Quand la fameuse Auberge Hatley de North Hatley, dans les Cantons-de-l'Est, a été détruite dans un incendie il y a quelques années  celle où l'ancien président français Jacques Chirac allait parfois en vacances , la région s'est sentie un peu orpheline. Perdre un repère de la sorte ne se fait pas sans heurts, sans débordement de nostalgie.

Heureusement, il y avait une deuxième institution hôtelière de haut calibre pour tenir le fort non loin: le manoir Hovey.

Aujourd'hui, c'est lui, la référence, dans ce magnifique coin de pays.

Installé aussi sur les rives du lac Massawippi, le Manoir est exactement ce qu'on attend de ces auberges anciennes avec terrasses, vues sur l'eau et les collines, canoës et cannes à pêche. Entre la piscine et les fauteuils Adirondack sur le quai, on y profite d'une villégiature paisible, très classe. Le lieu fait partie des Relais&Châteaux et, côté service et accueil, ça se voit. De plus, la table est sérieuse, la cave à vin aussi.

L'an dernier, une partie de l'auberge a été à son tour la proie des flammes, obligeant les propriétaires, la famille Stafford, à rénover notamment la cuisine et la salle à manger.

Les transformations ont rajeuni l'endroit, mais aussi changé légèrement l'esprit des lieux. Par exemple, au revoir les murs jaunes de la salle principale, maintenant tapissée de tons crème et chocolat.

Le nouveau style est toutefois particulier. On dirait le papier peint déchiré. L'audace tranche avec le classicisme du reste. A-t-on voulu dépoussiérer l'atmosphère en limitant le côté rétro, «vieux cuir et tartans» si présent jadis? Ou pas? La modernisation de l'atmosphère semble hésitante.
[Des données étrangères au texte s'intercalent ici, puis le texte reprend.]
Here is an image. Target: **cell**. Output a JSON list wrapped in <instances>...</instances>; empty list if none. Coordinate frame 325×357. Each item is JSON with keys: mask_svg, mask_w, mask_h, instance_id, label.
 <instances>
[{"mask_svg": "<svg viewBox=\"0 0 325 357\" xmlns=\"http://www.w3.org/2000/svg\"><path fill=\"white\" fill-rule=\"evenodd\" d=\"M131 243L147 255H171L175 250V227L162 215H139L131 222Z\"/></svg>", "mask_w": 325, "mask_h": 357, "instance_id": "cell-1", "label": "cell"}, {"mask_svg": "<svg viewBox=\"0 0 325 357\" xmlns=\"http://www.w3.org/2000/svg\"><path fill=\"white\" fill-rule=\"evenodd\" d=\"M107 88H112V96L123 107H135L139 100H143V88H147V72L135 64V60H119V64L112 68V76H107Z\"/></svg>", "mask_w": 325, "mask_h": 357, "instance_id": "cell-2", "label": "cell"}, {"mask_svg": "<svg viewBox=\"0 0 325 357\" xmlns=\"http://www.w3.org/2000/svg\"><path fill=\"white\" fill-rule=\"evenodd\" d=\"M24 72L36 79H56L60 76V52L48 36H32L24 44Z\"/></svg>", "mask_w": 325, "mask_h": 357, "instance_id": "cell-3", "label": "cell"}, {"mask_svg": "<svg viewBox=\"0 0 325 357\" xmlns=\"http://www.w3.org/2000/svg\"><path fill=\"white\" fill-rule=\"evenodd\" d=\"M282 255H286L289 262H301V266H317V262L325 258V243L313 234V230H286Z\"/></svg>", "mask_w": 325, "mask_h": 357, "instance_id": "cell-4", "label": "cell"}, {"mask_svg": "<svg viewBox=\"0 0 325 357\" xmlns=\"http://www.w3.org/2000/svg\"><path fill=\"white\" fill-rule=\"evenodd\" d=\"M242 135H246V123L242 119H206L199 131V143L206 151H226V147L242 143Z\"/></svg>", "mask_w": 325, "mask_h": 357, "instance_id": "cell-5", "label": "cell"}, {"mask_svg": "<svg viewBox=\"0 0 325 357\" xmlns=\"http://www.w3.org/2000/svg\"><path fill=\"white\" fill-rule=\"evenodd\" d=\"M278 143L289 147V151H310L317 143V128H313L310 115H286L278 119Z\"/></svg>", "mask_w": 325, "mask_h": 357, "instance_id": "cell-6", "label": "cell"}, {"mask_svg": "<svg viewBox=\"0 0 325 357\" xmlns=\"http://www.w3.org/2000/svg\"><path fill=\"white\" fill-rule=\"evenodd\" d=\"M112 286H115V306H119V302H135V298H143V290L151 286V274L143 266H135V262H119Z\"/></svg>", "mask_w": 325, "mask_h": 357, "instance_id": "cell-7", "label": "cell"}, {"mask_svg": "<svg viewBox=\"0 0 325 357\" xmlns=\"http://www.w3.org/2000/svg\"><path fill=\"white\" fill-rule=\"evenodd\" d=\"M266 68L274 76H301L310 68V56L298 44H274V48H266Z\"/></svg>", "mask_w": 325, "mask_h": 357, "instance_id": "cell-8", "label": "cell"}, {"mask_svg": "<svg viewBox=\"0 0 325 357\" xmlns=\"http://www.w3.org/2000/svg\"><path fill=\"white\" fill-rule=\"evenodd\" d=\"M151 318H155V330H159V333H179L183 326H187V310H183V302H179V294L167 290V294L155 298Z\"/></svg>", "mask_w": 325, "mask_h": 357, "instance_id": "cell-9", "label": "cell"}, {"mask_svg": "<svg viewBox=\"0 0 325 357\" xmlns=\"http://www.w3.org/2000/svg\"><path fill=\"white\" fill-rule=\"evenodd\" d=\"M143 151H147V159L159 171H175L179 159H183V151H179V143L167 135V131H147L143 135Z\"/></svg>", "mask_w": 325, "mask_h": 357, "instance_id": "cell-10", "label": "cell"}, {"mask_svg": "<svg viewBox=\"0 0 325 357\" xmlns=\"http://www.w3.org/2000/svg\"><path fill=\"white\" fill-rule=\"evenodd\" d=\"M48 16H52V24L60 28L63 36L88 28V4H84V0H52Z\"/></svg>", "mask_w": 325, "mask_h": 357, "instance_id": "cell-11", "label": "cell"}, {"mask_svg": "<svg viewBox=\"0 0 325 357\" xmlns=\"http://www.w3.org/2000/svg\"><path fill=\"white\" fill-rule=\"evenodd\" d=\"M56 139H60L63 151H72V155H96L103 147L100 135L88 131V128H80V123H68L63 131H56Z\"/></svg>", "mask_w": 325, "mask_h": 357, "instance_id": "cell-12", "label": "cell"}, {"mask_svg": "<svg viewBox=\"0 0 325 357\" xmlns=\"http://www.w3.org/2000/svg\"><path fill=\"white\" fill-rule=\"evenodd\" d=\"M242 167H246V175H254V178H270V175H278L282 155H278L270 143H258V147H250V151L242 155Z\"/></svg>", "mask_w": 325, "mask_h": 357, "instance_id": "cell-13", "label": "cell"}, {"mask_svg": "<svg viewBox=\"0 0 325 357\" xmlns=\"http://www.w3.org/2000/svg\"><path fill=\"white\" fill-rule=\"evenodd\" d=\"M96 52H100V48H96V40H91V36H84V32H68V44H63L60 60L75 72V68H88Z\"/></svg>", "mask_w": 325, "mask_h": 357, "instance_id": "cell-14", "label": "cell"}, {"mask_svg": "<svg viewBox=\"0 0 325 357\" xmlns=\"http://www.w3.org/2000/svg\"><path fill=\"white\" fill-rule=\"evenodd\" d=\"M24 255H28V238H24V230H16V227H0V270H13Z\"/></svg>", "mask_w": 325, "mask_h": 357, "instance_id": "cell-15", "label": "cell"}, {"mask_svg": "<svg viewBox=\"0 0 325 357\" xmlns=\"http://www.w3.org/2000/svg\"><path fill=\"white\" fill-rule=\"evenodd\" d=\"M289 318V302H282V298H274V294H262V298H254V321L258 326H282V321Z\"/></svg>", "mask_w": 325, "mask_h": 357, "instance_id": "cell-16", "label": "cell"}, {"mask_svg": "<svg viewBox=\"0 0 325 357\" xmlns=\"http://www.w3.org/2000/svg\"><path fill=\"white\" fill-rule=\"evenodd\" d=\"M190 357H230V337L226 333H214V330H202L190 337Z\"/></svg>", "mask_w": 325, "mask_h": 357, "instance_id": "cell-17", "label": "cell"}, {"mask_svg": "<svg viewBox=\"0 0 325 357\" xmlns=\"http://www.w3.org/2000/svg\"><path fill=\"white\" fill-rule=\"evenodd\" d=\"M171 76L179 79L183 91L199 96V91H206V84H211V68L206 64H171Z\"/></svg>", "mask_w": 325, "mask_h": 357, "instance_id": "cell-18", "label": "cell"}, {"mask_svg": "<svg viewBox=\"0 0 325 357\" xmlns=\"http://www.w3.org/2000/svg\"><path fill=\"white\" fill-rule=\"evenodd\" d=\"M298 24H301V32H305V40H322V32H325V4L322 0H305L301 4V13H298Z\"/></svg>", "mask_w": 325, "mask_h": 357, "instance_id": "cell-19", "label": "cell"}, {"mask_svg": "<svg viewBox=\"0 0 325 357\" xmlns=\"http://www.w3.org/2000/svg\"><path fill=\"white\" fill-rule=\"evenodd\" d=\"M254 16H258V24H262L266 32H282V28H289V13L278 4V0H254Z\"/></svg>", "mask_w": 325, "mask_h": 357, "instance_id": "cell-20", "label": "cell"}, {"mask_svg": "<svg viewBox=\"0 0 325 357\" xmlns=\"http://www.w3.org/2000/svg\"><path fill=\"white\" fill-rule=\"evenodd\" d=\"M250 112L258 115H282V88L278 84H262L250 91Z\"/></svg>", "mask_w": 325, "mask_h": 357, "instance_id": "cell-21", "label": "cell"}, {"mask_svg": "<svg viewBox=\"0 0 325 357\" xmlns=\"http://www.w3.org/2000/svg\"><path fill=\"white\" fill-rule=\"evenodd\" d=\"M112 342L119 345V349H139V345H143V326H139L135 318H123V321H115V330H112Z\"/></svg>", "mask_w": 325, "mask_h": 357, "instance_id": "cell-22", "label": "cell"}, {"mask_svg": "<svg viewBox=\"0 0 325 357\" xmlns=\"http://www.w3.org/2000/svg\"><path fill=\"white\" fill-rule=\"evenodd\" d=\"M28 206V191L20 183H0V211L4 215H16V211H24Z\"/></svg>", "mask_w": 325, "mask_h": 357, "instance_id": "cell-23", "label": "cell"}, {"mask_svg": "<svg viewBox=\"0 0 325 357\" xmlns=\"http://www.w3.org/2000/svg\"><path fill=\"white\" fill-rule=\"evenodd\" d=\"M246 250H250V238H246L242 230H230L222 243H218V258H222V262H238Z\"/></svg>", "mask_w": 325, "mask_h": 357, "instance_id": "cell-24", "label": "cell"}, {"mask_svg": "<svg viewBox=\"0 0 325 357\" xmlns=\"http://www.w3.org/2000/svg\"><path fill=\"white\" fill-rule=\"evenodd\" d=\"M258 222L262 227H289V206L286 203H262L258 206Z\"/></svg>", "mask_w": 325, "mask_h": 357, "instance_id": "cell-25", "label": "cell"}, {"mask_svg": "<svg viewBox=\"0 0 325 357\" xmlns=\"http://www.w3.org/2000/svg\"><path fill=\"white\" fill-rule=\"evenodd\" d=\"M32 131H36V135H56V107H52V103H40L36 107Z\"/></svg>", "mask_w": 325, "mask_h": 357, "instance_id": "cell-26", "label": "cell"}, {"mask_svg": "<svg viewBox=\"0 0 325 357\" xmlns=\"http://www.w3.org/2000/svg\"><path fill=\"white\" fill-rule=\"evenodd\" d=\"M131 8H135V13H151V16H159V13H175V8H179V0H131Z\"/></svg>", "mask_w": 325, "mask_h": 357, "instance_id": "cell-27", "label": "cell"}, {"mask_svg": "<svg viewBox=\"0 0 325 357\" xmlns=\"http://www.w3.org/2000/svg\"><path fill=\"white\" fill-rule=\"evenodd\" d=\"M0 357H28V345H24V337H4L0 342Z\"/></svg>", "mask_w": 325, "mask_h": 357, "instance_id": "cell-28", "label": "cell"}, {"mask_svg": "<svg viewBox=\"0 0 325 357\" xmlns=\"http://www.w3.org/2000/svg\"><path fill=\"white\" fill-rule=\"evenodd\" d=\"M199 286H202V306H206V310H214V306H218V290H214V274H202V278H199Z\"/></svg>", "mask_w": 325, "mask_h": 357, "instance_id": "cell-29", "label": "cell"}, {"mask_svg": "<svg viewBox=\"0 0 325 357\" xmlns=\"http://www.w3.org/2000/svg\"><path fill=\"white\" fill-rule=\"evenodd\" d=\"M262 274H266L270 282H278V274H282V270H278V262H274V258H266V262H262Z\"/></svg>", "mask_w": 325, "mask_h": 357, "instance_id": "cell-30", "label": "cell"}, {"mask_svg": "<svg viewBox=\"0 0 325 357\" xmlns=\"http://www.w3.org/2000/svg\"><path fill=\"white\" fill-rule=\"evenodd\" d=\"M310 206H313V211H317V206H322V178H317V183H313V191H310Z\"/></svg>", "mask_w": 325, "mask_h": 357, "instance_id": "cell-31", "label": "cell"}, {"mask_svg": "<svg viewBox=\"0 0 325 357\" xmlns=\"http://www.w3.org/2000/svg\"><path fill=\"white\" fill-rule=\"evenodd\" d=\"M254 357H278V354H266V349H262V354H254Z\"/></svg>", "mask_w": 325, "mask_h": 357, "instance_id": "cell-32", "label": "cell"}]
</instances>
À table, au restaurant Hatley, même double message. Le service demeure archiprofessionnel et attentionné et, côté vins, la carte propose toujours beaucoup de classiques. Mais on cherche aussi à explorer ailleurs. Alors qu'on attend un alsacien ou un bourgogne, on nous propose d'entrée de jeu un vin australien ou un chardonnay du Jura.

Même expérience au repas

En fait, cette quête de créativité et de chemins plus audacieux, à l'intérieur d'un cocon encore assez traditionnel, est à l'image de toute l'expérience du repas. La table des chefs Roland Ménard et Francis Wolf semble en effet constamment avoir envie d'explorer tout en restant ancrée dans des valeurs sûres. Difficile pour une réelle originalité.

Pour amorcer le repas, on nous offre une mise en bouche délicate faite d'une crème montée aux cèpes servie avec de fines lamelles de carottes et de minuscules champignons pieds bleus. L'accord des champignons marche, les carottes apportent une légère note sucrée, mais la crème, racoleuse, est un peu riche. On cherche une acidité en contrepoids.

En entrée, suivent plusieurs petits plats, allant d'un pétoncle unique sur polenta croquante, bien fait mais sans zeste, à une combinaison plus audacieuse de morue charbonnière ultra-fondante sur artichaut grillé avec un bouillon de capucines juste assez marqué par la profondeur un peu poivrée de ces fleurs comestibles. Un des plats les plus intéressants est toutefois un hommage à la salade de tomates du chef français Michel Bras, où elles sont disposées en magnifique damier dans l'assiette, toutes différentes, parfois ponctuées de minifleurs, apprêtées de façon fraîche, avec un peu de betterave et de délicates mayonnaises. A-t-on précisé que les chefs cherchent le plus possible à s'approvisionner localement et qu'avec de tels plats, cette quête est bien mise en évidence?

Plus classique, le foie gras est au torchon, relevé par des baies de sureau juste assez sures, une meringue au poivre long, un pain brioché à l'estragon et quelques raisins Concorde. La longue liste d'ingrédients pourrait être simplifiée, mais le plat demeure néanmoins élégant et techniquement impeccable.

En plat principal, la pièce de boeuf des Cantons est parfaitement cuite, bleue comme on l'avait demandée. En revanche, le flétan du Pacifique rôti, avec relish de maïs en grain et huile de persil, aurait pu l'être un peu moins et, ainsi, gagner en élégance.

Au dessert, c'est le granité au basilic, lisse et doux, qui vole la vedette dans un plat confectionné avec des fraises tardives et un gâteau à la vanille. De la même façon, un caramel à la cardamome tient le premier rôle dans une création au chocolat avec guimauve à la menthe. Comme beaucoup d'autres plats, cette invention complexe pourrait être mieux mise au point, plus précise. C'est beaucoup demander, mais dans une institution d'une telle envergure, on peut sûrement s'attendre à cela.